A little under two years ago we decided to merge all our separate internal product and library git repositories into one big shared monorepository. We hoped to achieve the following benefits:
Reduced dependency hell due to in-tree dependencies.
While the repo-per-library approach allowed for a more granular versioning of our libraries, in practice it often leads to release cascades: A small bug fix in an utility library would need to be released (via maven release) which in turn would mean a release for all its direct and indirect dependents. This would often create a lot of churn. With the monorepo this has been greatly reduced, since there is only a single revision to manage.
Simplified documentation and traceability.
Following on from the version hell mentioned above, documenting and tracing what versions of applications, libraries and product releases belong together or are compatible added significant. We developed some tooling to help stem the burden, but at the end of the day, it was far better to not have this issue in the first place.
Simpler forking and branch development.
Having everything in a single repository also makes it easier to branch the entire code base to develop new features, to spike out interesting ideas or to make project-specific changes. This allows for better development workflows both for experimentation as well as feature development. In addition, merges are also easier to handle when changes occur in a single repository as opposed to spread out over several.
Streamlined development and debugging experience.
Since most of our code is already checked out, it is easier to debug and edit library code. This greatly reduces barriers to improve the quality of code base. While the initial checkout may take a while, it is far easier to manage and keep up to date with a single repo than a baker’s dozen.
Tighter integration loop.
Our whole monorepo is built automatically courtesy of Jenkins. This means that integration issues are far more likely to pop up sooner rather than later. That in turn means these issues can be addressed and fixed as quickly as possible.
To preserve our commit history, we ended up using some git subtree magic to create our monorepo. Each single parent repository was moved to a subdirectory in the merged monorepo. Thus, the history is available for the inevitable git blame/annotate command.
While the change has been positive overall there are some drawbacks that should be mentioned.
Everything and the kitchen sink.
The monorepo contains a whole lot of stuff, some of which is rarely used or updated. But it still gets pulled and built every time and eats up screen real estate in the IDE. To mitigate this, we’re slowly trying to trim down some excess fat. Other mitigations include setting up IDE and build processes to focus only on a subset of the whole project tree.
Unrelated changes interleave.
Due to everything is happening in the same repo the commit history is sometimes a medley of unrelated changes.
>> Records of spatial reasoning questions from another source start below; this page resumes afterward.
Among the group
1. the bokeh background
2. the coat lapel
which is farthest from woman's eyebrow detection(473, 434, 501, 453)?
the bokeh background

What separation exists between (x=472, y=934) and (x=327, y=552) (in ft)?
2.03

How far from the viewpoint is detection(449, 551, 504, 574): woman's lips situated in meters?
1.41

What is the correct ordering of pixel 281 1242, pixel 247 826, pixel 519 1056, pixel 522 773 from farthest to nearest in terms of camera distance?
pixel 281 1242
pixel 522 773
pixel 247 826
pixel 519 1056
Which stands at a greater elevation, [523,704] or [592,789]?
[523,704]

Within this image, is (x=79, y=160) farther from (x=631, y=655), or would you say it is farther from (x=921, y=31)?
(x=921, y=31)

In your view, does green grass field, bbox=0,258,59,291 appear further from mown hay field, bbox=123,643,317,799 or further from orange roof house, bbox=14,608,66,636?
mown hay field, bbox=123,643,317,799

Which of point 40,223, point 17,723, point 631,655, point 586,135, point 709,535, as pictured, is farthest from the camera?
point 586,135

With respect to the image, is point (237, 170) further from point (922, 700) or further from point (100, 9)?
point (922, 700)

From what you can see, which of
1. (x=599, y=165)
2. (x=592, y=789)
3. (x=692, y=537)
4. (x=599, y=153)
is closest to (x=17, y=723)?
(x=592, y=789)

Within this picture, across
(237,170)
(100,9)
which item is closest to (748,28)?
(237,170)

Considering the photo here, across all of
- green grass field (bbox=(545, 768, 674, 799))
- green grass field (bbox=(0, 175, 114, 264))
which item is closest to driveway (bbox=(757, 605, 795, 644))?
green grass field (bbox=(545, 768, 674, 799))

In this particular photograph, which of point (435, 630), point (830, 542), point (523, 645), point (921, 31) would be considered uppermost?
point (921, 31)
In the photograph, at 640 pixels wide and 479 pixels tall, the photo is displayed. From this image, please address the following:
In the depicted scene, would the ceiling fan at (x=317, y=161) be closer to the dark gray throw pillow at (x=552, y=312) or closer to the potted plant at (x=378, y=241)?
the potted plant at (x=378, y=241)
To combat this, we’re looking at a more feature-branch oriented approach, in order to make our commit log more coherent. Another neat trick is to constrain history operations to certain subdirectories, in order to get a more focused commit history.
No semantic or finely granular versioning.
Due to having a repo that is versioned collectively we cannot version our libraries using semantic versioning or assign specific versions to subprojects or internal libraries. While this is a drawback, it is a trade-off I’m willing to make to avoid repeated visits to version hell.
In hindsight I think it has been the correct move to combine our code base into a single shared repository to optimize and simplify our development workflows. If you can live with the drawbacks, it is an approach I can highly recommend.
Have fun. Enjoy coding.
Your INNO coding team.